In [34]:
import logging
import pandas as pd
import numpy as np
from PyDI.io import load_xml, load_csv
from PyDI.fusion.engine import build_record_groups_from_correspondences
from PyDI.fusion import (
    DataFusionStrategy,
    DataFusionEngine,
    DataFusionEvaluator,
    longest_string,
    shortest_string,
    prefer_higher_trust,
    average,
    most_recent,
    union,
    tokenized_match,
    most_complete,
)
from pathlib import Path

logging.basicConfig(level=logging.INFO, format='[%(levelname)s] %(message)s')
pd.set_option('display.max_columns', None)

### Define file path and load files

In [2]:
INPUT_DIR = Path("MapForce/Output")
CORR_DIR = Path("Identity_Resolution")
FBRef_PATH = INPUT_DIR / "FBRef.xml"
TM_PATH = INPUT_DIR / "TM.xml"
FM_PATH = INPUT_DIR / "FM.xml"

In [23]:
df_FBRef = load_xml(FBRef_PATH)
df_TM = load_xml(TM_PATH)
df_FM = load_xml(FM_PATH)

df_FBRef_2_TM = load_csv(CORR_DIR / "correspondences_FBRef&TM.csv")
df_FM_2_TM = load_csv(CORR_DIR / "correspondences_FM&TM.csv")

df_test_set = load_xml("fusion_evaluation.xml")

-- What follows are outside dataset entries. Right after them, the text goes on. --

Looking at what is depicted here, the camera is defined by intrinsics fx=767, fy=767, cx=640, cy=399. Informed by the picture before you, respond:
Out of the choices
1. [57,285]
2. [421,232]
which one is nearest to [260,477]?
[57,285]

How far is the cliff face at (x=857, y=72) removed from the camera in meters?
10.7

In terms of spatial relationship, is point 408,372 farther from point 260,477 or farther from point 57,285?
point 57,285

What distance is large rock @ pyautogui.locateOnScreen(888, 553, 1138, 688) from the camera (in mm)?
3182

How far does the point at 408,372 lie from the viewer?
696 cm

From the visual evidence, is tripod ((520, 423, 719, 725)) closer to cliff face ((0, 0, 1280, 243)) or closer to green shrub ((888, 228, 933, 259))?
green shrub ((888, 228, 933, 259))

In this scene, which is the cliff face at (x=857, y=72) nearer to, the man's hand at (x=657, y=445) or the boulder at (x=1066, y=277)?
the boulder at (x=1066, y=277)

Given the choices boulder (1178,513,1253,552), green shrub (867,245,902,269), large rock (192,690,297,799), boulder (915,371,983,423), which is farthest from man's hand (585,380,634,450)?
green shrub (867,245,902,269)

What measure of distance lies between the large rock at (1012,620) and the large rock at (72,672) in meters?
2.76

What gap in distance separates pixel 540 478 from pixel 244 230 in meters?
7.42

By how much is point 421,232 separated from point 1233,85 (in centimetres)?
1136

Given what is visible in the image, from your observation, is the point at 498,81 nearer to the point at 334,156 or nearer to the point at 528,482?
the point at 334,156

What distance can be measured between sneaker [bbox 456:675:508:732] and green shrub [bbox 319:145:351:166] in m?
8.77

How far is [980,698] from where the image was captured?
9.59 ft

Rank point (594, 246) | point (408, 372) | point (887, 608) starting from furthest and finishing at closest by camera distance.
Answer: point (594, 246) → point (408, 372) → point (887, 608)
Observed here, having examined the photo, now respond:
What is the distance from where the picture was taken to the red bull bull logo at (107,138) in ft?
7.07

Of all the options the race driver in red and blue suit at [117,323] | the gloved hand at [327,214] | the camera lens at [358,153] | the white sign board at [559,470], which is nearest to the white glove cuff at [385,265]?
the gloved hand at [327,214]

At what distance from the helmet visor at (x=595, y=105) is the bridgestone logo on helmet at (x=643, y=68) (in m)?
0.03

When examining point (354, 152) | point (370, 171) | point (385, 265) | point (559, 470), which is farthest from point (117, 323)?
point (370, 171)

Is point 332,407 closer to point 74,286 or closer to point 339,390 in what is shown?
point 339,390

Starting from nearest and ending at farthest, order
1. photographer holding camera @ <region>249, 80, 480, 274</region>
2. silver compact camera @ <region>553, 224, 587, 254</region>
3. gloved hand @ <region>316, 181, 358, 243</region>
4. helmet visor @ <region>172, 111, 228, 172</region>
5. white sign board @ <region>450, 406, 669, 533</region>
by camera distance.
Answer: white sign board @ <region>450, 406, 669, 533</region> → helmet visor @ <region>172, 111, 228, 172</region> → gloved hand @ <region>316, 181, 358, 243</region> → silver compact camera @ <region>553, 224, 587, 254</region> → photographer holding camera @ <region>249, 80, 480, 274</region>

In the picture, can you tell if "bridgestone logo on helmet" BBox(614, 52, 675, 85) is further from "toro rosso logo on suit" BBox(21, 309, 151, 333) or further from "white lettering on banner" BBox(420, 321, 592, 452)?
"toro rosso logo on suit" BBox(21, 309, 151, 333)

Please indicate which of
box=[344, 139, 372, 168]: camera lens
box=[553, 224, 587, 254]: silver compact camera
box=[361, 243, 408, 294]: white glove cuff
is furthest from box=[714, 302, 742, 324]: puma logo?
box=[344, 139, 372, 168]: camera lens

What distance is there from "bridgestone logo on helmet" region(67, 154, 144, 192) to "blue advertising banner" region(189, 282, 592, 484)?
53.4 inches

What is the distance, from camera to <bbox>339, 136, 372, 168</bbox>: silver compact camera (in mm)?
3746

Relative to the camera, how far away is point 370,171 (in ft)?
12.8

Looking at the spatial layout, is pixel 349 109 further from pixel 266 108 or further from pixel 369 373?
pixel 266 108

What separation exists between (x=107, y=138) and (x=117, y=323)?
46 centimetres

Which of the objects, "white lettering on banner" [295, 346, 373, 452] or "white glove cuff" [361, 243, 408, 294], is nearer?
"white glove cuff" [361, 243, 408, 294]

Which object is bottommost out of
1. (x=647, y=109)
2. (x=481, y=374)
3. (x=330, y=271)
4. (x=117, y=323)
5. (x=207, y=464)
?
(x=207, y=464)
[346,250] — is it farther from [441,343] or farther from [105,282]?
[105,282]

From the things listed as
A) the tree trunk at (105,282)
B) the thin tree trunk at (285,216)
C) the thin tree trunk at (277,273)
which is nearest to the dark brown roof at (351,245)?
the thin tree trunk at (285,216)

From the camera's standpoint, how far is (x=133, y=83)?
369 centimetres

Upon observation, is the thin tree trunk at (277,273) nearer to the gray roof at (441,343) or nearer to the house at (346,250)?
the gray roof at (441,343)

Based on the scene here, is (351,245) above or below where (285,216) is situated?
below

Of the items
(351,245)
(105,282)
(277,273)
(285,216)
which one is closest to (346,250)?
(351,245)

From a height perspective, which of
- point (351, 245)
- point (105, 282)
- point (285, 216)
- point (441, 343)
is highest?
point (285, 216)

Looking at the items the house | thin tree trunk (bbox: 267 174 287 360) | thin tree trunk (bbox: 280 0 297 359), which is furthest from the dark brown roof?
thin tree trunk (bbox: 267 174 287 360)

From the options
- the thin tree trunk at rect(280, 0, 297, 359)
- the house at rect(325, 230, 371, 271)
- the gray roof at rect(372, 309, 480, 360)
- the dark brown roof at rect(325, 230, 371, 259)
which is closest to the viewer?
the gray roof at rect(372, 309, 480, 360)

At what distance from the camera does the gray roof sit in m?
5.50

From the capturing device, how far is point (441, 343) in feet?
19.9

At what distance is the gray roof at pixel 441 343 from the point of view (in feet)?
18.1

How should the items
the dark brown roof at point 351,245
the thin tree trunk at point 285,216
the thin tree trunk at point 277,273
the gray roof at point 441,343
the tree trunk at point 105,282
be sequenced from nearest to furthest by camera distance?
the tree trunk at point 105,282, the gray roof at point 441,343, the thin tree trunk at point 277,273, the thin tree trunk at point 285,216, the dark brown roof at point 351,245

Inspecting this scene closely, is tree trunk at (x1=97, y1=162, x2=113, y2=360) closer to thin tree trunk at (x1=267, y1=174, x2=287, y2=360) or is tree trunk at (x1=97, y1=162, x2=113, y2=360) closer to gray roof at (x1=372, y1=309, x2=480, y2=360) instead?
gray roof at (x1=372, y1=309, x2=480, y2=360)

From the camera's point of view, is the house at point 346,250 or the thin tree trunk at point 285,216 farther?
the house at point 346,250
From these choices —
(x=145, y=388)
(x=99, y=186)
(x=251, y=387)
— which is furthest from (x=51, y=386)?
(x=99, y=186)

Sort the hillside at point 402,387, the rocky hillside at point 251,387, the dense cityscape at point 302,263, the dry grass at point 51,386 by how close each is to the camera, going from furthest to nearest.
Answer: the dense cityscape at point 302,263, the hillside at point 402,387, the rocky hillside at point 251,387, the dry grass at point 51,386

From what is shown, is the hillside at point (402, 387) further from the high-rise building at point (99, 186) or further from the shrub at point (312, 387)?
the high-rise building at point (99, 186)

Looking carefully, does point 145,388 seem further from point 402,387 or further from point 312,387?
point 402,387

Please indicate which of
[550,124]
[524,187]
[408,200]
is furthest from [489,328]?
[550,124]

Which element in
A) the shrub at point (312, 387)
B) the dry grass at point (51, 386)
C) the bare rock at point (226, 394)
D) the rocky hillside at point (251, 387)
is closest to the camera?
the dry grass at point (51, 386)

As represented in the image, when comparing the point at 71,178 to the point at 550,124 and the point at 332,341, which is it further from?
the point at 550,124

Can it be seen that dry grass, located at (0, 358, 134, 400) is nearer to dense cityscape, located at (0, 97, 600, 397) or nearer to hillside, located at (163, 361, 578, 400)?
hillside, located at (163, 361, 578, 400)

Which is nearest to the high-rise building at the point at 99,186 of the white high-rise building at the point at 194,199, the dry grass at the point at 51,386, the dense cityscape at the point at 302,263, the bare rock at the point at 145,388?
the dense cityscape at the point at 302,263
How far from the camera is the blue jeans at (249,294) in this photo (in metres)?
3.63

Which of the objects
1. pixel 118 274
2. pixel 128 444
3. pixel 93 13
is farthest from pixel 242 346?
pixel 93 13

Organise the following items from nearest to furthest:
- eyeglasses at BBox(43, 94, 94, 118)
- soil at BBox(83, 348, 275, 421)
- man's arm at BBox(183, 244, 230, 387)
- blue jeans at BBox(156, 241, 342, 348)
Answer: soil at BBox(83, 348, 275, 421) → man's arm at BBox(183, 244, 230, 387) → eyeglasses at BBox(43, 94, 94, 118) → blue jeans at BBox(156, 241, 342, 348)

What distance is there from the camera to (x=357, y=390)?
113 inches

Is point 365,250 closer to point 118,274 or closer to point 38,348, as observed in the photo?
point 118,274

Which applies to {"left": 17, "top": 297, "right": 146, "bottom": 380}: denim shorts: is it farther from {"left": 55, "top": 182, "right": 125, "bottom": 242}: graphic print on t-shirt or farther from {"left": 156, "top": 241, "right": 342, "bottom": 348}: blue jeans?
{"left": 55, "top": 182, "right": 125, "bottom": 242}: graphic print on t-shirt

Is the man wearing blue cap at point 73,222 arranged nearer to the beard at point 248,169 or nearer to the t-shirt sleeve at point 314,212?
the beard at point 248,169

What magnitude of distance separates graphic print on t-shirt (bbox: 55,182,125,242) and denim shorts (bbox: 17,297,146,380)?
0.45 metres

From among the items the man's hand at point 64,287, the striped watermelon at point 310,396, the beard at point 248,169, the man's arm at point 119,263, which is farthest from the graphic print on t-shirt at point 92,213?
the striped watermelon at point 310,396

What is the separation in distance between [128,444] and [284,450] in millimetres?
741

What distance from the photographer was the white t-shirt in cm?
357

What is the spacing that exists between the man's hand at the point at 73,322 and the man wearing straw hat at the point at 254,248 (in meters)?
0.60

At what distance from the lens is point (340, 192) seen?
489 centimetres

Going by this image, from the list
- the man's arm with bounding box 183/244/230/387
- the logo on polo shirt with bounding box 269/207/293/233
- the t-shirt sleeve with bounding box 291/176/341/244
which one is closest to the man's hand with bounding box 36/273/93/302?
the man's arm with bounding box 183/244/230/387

### Group Size Distribution

In [24]:
# Analyse record group sizes created by the correspondences
record_groups = build_record_groups_from_correspondences(
    [df_FBRef, df_TM, df_FM],
    [df_FBRef_2_TM, df_FM_2_TM],
    id_column='pydi_id',
)

[INFO] Created 223283 record groups from 43052 correspondences
[INFO] Group Size Distribution of 223283 clusters:
[INFO] 	Cluster Size	| Frequency	| Percentage
[INFO] 	──────────────────────────────────────────────────
[INFO] 		2	|	32384	|	14.50%
[INFO] 		3	|	5334	|	2.39%


### Density before Fusion

In [5]:
def compute_density_manual(df):
    # Count non-null values
    non_null = df.notnull().sum().sum()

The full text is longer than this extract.